Martyn is the elder son of John Martyn of Tullira Castle, Ardrahan and Annie Mary Josephine (née Smyth) of Masonbrook, Loughrea, both of County Galway. He is educated at Belvedere College, Dublin, and Wimbledon College, London, both Jesuit schools, after which he enters Christ Church, Oxford in 1877, but leaves without taking a degree in 1879. His only sibling, John, dies in 1883.

Martyn begins writing fiction and plays in the 1880s. While his own output is undistinguished, he acquires a well-earned reputation as a noted connoisseur of music, both European classical and Irish traditional. He is a fine musician in his own right, giving memorable performances for guests on an organ he has installed at Tullira. He uses his wealth to benefit Irish culture.

Martyn is reportedly pivotal in introducing William Butler Yeats and Lady Gregory to each other in 1896. The three found the Irish Literary Theatre, for whom Martyn writes his best and most popular plays, The Heather Field and A Tale of a Town. He covers the costs of the company’s first three seasons, which proves crucial to establishing the company and the future of the Abbey Theatre. He later parts ways with Yeats and Gregory, something he later regrets, but remains on warm terms with Lady Gregory until the end of his life.

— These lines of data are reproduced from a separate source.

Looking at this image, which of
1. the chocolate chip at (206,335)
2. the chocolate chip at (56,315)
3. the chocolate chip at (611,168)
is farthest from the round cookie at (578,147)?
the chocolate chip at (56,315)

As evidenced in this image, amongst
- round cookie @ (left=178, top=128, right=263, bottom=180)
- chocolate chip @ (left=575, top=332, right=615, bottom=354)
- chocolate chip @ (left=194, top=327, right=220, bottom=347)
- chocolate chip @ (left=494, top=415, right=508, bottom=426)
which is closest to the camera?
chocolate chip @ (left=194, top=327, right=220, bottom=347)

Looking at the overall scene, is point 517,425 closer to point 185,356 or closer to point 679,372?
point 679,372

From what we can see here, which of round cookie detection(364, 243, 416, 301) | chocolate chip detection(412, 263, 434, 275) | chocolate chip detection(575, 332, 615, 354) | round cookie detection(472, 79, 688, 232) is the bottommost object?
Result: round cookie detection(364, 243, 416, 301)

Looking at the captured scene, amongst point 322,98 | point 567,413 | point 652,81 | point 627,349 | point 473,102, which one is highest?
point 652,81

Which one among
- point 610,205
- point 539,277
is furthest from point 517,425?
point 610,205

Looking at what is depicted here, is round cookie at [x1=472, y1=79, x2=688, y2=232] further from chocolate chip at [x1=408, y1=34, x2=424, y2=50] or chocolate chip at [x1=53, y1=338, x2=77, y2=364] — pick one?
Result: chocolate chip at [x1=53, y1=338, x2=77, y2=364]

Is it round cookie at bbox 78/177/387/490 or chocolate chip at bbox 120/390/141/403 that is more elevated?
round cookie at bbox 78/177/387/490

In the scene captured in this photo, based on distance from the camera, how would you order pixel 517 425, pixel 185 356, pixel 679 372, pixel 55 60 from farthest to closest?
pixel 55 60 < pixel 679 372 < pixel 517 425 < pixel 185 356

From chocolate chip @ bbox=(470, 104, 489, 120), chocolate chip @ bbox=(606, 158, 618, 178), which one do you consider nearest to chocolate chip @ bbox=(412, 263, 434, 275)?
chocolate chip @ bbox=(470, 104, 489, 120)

Martyn is a cousin and friend to George Moore (1852–1933). The two make frequent trips all over Europe, where Moore influences Martyn’s views on modern art, which result in the latter purchasing several works by Edgar Degas, Claude Monet, Jean-Baptiste-Camille Corot and Kitagawa Utamaro, all later donated to the National Gallery of Ireland. Moore does not share Martyn’s fenian ideas nor espousal of violent means to achieve national sovereignty. Their different political opinions eventually drive their friendship apart.

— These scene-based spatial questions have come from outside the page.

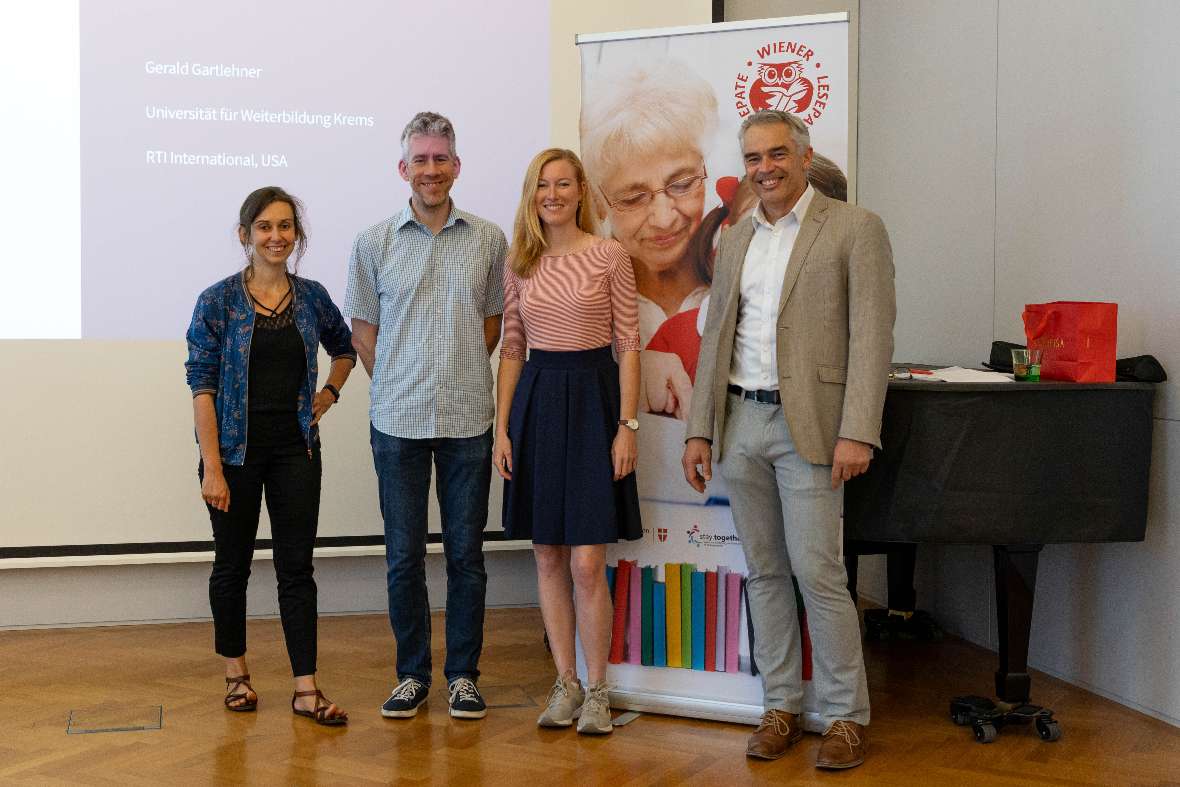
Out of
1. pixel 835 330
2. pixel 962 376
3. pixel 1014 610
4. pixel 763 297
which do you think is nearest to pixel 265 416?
pixel 763 297

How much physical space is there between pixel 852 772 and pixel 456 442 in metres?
1.43

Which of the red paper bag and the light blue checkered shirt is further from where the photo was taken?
the light blue checkered shirt

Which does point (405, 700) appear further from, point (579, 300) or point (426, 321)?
point (579, 300)

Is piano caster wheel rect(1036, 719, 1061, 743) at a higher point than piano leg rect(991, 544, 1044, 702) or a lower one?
lower

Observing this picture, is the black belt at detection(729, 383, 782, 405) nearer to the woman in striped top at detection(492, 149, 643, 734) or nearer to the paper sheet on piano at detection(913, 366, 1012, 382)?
the woman in striped top at detection(492, 149, 643, 734)

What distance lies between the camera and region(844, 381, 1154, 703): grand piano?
3248mm

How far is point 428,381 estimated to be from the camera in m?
3.42

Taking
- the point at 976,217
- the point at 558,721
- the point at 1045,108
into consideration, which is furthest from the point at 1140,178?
the point at 558,721

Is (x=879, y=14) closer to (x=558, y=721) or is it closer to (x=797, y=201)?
(x=797, y=201)

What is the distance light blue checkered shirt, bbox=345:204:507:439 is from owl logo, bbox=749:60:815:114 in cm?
92

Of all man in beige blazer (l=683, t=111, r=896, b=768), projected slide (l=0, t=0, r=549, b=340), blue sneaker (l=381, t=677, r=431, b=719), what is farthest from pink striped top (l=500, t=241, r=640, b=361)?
projected slide (l=0, t=0, r=549, b=340)

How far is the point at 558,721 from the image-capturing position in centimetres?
344

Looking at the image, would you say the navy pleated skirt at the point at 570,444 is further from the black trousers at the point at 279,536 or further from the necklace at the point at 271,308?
the necklace at the point at 271,308

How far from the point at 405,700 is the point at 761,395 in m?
1.43
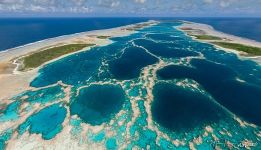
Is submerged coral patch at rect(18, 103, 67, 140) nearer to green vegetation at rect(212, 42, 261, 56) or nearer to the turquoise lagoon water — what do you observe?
the turquoise lagoon water

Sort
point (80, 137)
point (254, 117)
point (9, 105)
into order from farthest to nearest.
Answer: point (9, 105)
point (254, 117)
point (80, 137)

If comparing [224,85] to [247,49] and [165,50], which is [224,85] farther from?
[247,49]

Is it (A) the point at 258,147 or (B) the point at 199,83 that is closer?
(A) the point at 258,147

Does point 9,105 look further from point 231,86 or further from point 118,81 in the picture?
point 231,86

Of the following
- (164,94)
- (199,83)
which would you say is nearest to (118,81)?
(164,94)

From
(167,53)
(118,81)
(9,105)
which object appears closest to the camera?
(9,105)

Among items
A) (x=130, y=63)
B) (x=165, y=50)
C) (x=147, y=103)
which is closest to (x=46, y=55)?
(x=130, y=63)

Martyn is descended from Richard Óge Martyn, a leading Irish Confederate, and Oliver Óge Martyn, a Jacobite who fights in the Williamite War in Ireland. Yet by his lifetime, the family are unionists. Martyn’s outlook begins to change in the 1880s after studying Irish history, as well as living through the events of the Irish Land War. He comes out as an Irish republican when he famously refuses to allow “God Save The Queen” to be sung after a dinner party at Tullira. By this stage he is involved with the political work of Maude Gonne and Arthur Griffith and is a vocal opponent of the visit of Queen Victoria to Ireland in 1897. He also protests the visit by Edward VII in 1903, this time as chairman of the People’s Protection Committee. He is the first president of Sinn Féin from 1905 to 1908. In 1908 he resigns from the party and politics in general to concentrate on writing and his other activities.

He is on close personal terms with Thomas MacDonagh, Joseph Mary Plunkett and Patrick Pearse, and deeply mourns their executions in the aftermath of the Easter Rising. A parish hall and church that he founded at Labane, near Tullira, are burned by the Black and Tans. He supports the Anglo-Irish Treaty of 1921.

Martyn dies at Tullira on December 5, 1923, after years of ill health. Friends and family are shocked at a provision in his will that directs that his body be donated for the use of medical science and, after dissection, be buried in an unmarked pauper’s grave. The Palestrina Choir sings at his graveside. He bequeaths his papers to the Carmelites of Clarendon Street in Dublin, who subsequently misplace and lose them. Portraits of Martyn exist by, among others, John Butler Yeats and Sarah Purser. On his death the senior line of the Martyn family dies out. His property is inherited by his cousins, the Smyths of Masonbrook and Lord Hemphill. Tullira is sold by the latter forty years later changing ownership several times since.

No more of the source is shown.